Sen had assigned the stranger the less onerous task of burning clothes, bedding, and anything else Sen thought might carry the illness. He had, in a moment of desperate sadness and a need for something akin to normalcy, asked the man’s name. The man had stared at him with vacant eyes for nearly ten seconds before the words came out of his mouth, hollow and lifeless.

“Kong Zi Han.”

Yet, after learning the man’s name, Sen found he had nothing more to ask. His heart and mind were too weary for anything else. They spent a week in that village before the illness had carried off nearly every living soul. The three that Sen had saved, the old man, and two others that the illness had not touched were all that remained. Confident that the three he had treated would survive, Sen simply stepped out of the building where he had been caring for them and started down the road. Kong Zi Han caught up with him a few moments later. The other man looked at Sen in confusion.

“Why do you leave now?”

“Because I could only do more harm by staying.”

“I don’t understand.”

Sen considered his words with care before he spoke. “You probably think those people should be grateful, right?”

“They should be. You saved them. Offered comfort to those you couldn’t save.”

“They may be grateful for that, someday,” said Sen, “but right now they hate me. They likely hate you as well.”

“Why?”

“Many reasons. They hate us both for being cultivators who could so casually ignore the threat of the illness. They hate me for not coming sooner. If I had arrived a week earlier, I might have saved most of the village. At least, they think so. The three I healed hate me for sparing them from death. They think that death would be preferable to living on. They believe I stole something from them.”

“What?”

“The chance to reincarnate with their loved ones. They may be right to hate me for that. Letting them die might have been a deeper kindness.”

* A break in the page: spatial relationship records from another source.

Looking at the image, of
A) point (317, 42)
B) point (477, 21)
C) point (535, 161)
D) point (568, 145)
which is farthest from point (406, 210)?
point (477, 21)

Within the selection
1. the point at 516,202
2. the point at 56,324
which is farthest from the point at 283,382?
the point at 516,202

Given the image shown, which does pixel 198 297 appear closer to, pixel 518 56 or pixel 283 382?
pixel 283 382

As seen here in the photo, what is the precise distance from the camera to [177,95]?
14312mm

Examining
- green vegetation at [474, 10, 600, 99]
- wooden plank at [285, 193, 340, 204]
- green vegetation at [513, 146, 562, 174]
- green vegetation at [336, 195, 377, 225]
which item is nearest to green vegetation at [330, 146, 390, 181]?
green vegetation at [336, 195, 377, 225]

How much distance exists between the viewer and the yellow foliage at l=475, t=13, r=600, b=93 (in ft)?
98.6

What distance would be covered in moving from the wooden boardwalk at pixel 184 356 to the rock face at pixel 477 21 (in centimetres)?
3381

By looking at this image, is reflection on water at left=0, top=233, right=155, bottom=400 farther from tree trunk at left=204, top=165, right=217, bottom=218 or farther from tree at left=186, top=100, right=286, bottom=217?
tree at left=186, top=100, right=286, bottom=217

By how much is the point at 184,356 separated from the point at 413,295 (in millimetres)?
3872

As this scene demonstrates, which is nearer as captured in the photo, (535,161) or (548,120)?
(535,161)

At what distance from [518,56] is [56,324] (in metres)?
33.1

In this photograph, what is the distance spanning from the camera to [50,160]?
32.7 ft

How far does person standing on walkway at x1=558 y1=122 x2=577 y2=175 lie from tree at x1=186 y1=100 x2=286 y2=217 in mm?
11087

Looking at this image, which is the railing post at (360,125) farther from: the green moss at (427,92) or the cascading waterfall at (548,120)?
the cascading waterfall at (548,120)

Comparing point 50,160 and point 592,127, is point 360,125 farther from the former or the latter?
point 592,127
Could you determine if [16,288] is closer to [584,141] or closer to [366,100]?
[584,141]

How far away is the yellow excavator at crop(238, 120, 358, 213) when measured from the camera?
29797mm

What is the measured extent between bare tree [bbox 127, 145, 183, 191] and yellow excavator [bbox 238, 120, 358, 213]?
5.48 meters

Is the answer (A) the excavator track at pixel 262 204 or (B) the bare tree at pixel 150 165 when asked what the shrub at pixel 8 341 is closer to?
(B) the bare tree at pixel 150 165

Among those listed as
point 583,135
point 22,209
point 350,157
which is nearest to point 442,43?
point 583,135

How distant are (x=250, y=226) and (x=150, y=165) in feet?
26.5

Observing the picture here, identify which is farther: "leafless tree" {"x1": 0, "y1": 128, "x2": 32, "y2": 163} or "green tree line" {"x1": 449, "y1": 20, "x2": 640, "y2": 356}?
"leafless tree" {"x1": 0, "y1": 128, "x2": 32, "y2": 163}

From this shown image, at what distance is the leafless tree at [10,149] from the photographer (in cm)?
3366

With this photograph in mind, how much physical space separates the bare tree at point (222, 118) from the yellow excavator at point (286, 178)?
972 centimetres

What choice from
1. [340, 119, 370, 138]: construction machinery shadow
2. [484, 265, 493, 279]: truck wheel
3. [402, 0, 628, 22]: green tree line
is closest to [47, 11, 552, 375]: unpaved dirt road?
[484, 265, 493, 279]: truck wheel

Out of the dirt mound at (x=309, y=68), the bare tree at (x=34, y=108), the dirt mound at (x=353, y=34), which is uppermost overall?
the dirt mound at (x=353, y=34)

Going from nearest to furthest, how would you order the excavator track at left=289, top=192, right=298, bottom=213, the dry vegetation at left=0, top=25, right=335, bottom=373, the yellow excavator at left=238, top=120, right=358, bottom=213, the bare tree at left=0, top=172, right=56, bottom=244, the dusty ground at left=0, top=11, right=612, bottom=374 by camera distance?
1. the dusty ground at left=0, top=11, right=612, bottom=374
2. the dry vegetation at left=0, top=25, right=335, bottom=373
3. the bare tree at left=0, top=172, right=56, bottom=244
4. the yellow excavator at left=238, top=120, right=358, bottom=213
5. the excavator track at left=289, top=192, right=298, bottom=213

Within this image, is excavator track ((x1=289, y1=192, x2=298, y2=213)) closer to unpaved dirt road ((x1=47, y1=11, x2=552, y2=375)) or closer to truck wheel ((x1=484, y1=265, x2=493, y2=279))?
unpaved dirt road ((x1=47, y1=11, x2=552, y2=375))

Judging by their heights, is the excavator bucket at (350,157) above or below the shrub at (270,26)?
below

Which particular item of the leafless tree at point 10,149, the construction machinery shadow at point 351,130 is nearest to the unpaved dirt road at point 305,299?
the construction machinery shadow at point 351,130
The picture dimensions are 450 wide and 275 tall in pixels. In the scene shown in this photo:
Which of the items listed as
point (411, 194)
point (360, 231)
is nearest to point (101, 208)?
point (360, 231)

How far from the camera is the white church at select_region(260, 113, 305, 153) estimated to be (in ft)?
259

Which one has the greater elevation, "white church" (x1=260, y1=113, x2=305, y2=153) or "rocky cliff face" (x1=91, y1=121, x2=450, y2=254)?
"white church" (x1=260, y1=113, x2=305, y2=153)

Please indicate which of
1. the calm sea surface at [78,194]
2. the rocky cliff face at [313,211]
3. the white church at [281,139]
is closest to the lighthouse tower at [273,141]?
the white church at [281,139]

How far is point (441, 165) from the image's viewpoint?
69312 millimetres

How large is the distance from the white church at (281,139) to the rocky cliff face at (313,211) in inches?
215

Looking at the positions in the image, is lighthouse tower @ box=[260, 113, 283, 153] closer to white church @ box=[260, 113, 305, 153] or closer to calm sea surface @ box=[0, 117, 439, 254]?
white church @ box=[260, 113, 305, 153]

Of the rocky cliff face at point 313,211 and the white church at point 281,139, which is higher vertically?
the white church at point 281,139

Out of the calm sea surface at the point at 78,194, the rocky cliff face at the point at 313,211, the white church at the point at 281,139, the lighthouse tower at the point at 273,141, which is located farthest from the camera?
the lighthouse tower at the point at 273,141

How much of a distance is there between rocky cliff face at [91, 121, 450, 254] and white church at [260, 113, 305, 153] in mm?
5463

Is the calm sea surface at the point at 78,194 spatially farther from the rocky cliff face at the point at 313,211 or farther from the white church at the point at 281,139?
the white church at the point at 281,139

“If that’s true, why did you save them?”

“Because I could. Because I’m not a god. I don’t know their fate or their karma. They might have things left to do in this life. I did it because no one else would have even tried,” said Sen, stopping and turning to look at Kong Zi Han. “Mostly, I did it because those people felt abandoned by the heavens. There is nothing worse than feeling abandoned when death looms. So, answer me this. Can you tell me honestly that your master will suffer as those people suffered if I don’t come? Will your master feel as though the heavens have turned their eyes away? If you can, I will listen.”

Kong Zi Han looked back toward what had once been a village and now stood only as a cold monument of death.

“No,” he said. “I cannot say that.”

“Then, return to your master or leave them behind to find another path, but this is where we part ways.”

Turning from the man, Sen walked away, his head down and shoulders sagging beneath a weight he didn’t know how to bear.